- Birth name: Semu Namakajo
- Also known as: DJ Reach
- Born: 1979
- Origin: Harlem, New York City, U.S.
- Genres: Hip hop 80s Rock 70s 80s Electro
- Occupation(s): Producer, DJ
- Years active: 1992–present
- Labels: 80 ML Productions
- Website: Official website

= DJ Reach =

American music producer and DJ (born 1979)

DJ Reach (born Semu A. Namakajo in 1979) is an American music producer and DJ. He is considered a prominent figure in the New York City and Las Vegas club scene and first gained significant notice after being the official DJ for Last Call with Carson Daly.

==Biography==
DJ Reach began his music career as a disc jockey at the age of 13 after receiving inspiration from the film Juice. In 2001 DJ Reach graduated from Wesleyan University.

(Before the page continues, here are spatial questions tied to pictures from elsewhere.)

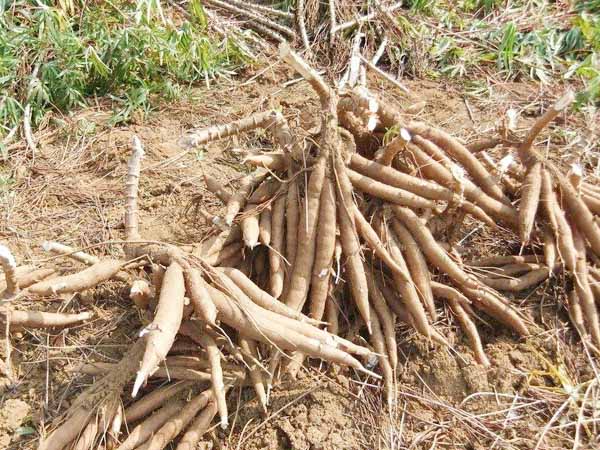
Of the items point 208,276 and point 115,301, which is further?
Result: point 115,301

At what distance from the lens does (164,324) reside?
5.60ft

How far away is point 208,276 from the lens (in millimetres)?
1968

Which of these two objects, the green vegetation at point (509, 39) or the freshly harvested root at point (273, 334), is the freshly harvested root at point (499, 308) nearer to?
the freshly harvested root at point (273, 334)

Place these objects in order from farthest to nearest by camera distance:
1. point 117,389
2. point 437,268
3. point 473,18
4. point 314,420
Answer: point 473,18 < point 437,268 < point 314,420 < point 117,389

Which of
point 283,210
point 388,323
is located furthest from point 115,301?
point 388,323

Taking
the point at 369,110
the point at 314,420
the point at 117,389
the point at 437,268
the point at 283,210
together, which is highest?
the point at 369,110

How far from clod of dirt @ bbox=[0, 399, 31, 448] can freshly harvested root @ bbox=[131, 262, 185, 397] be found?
481 millimetres

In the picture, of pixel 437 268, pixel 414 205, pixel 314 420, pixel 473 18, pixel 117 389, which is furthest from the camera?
pixel 473 18

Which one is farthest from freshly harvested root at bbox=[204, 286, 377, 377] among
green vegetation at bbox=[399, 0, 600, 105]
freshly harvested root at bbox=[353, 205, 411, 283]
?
green vegetation at bbox=[399, 0, 600, 105]

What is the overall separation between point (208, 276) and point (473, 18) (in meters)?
3.42

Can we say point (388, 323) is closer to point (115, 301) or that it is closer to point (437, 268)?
point (437, 268)

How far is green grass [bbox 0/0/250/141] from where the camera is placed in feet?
11.1

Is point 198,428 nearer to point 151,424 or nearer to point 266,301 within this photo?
point 151,424

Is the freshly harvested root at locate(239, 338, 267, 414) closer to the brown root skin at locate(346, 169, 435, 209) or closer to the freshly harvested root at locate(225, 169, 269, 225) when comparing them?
the freshly harvested root at locate(225, 169, 269, 225)
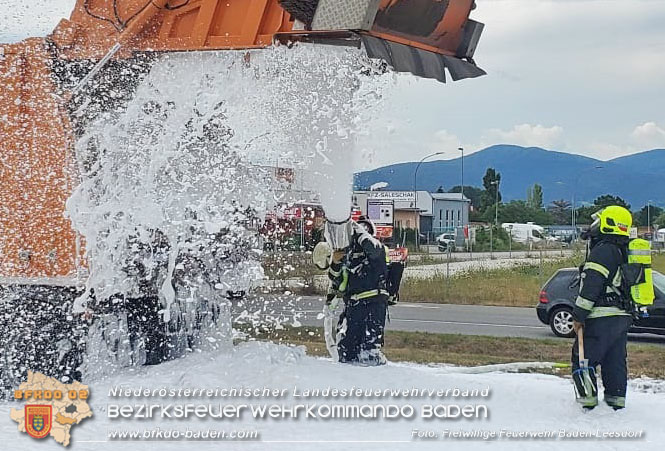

After interning for his mentor DJ Stretch Armstrong of "The Stretch Armstrong and Bobbito Show" on WKCR, Reach learned the importance of being unique and creating his own mix.

His open format style and ear for mixing eclectic DJ sets eventually led to his residency at high-profile night clubs, corporate, celebrity events including Pink Elephant, PM, TAO, Prime and Marque; Playboy's Super Bowl Bash, NASCAR/Nextel Cup Series Championship Party, Madonna's Confessions tour after party and Jay-Z's infamous 24 hour Hanger tour.